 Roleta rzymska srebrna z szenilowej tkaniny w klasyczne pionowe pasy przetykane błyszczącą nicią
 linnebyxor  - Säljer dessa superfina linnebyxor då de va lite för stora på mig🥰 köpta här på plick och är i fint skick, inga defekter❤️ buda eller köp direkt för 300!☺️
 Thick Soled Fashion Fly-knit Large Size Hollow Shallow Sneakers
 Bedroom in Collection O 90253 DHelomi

•••••

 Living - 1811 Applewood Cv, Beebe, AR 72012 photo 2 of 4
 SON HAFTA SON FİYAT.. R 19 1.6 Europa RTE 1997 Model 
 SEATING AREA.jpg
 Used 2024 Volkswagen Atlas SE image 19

•••••

ASSIGNED TASK – From the material above, set down exactly the lines between the line holding "Living - 1811" and the line holding "Used 2024 Volkswagen Atlas SE image 19", inclusive. Include nothing else.

ANSWER BOX –
 Living - 1811 Applewood Cv, Beebe, AR 72012 photo 2 of 4
 SON HAFTA SON FİYAT.. R 19 1.6 Europa RTE 1997 Model 
 SEATING AREA.jpg
 Used 2024 Volkswagen Atlas SE image 19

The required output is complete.